Knowing our readers’ geek credentials, we know there’s less chance that you haven’t caught up on Shazam! yet than there may be for general audiences, but it merits a mention anyway. Iron Man 3, Batman Returns, and Spider-Man: Into the Spider-Verse may have Christmas going on in the background, but for our money, this is a comic book movie that deserves to become an annual fixture. It’s not only a funnier, more enjoyable film than anything else we’ve seen out of DC’s recent crop of movies, but also a film that throws back to the family movies we’d watch over the holiday period in years past, with its Ghostbusters-inspired creature effects and its talented young ensemble. All that aside, it’s unexpectedly lovely, and well worth a catch-up if you missed it in cinemas. But is it Christmassy? To go into further details would spoil a nice surprise, but there’s a key moment in which Billy Batson shares a gift with his foster siblings that made our small hearts grow at least three sizes.
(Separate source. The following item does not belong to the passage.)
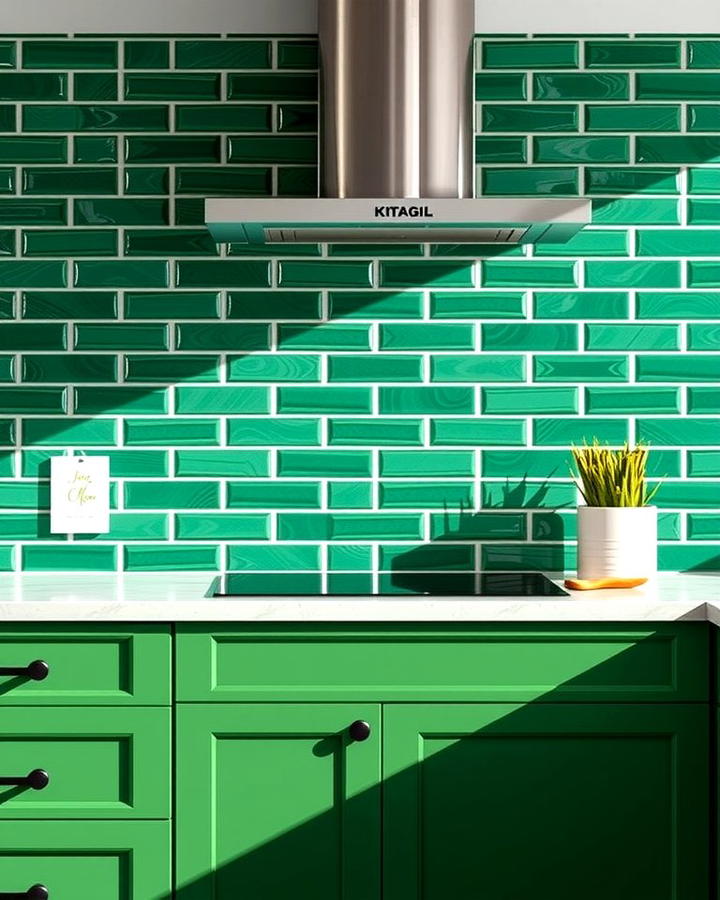 Emerald Green Backsplash Tiles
What could be more festive than that?
Tangerine
Before The Florida Project, writer-director Sean Baker used iPhone cameras to shoot 2015’s Tangerine, a wild indie comedy about a newly paroled transsexual sex worker called Sin-Dee (Kitana Kiki Rodriguez) who blazes a high-heeled trail of chaos across Los Angeles in search of the pimp who broke her heart. Los Angeles has pretty scorching weather all year round and the sunshine belies the Christmas Eve setting, but the film’s seasonal credentials are propped up by the unexpected tenderness of its musings on love and friendship at the year’s end. With a shortage of conventional Christmas classics from the last decade, Tangerine is certainly in with a shout as one of the best festive movies of the 2010s.